** EXERCISE DIRECTIONS **
Pick out and copy each line of the entries below that contains the word "green".

** ITEMS **
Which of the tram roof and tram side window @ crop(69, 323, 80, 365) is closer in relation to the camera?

---

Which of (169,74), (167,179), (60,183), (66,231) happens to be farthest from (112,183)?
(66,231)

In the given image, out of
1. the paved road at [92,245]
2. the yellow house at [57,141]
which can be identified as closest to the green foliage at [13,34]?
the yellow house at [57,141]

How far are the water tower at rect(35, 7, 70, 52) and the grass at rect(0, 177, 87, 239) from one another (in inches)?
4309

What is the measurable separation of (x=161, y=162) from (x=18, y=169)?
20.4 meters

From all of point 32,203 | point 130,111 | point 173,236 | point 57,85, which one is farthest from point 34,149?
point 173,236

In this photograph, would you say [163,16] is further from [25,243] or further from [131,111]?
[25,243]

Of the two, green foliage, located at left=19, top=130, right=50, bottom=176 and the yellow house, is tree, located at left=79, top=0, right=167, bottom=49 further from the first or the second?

--

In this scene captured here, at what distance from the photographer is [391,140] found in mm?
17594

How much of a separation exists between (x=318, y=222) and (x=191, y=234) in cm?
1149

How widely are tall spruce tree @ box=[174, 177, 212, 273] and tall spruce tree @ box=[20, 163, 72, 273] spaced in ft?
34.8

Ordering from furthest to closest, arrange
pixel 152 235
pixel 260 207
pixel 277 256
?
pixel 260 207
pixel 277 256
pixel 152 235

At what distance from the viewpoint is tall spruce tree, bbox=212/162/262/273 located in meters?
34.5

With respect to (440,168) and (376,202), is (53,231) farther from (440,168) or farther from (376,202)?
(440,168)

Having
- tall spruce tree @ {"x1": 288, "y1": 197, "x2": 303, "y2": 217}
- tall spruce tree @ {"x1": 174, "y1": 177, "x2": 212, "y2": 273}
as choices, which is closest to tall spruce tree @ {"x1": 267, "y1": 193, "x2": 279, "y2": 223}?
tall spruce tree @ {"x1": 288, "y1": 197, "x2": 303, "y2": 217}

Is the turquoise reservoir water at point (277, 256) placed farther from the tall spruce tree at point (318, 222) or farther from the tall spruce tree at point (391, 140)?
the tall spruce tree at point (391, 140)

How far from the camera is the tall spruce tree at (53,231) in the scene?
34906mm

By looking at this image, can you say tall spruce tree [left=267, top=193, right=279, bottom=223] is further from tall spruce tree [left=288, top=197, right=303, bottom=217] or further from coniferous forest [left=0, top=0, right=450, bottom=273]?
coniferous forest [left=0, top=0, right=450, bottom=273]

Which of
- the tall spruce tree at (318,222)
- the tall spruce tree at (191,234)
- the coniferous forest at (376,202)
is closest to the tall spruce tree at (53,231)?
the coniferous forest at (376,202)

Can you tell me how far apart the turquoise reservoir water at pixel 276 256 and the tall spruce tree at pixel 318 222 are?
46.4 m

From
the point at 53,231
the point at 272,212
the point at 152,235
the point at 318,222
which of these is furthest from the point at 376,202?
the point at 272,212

** ANSWER TO THE PROBLEM **
which can be identified as closest to the green foliage at [13,34]?
Of the two, green foliage, located at left=19, top=130, right=50, bottom=176 and the yellow house, is tree, located at left=79, top=0, right=167, bottom=49 further from the first or the second?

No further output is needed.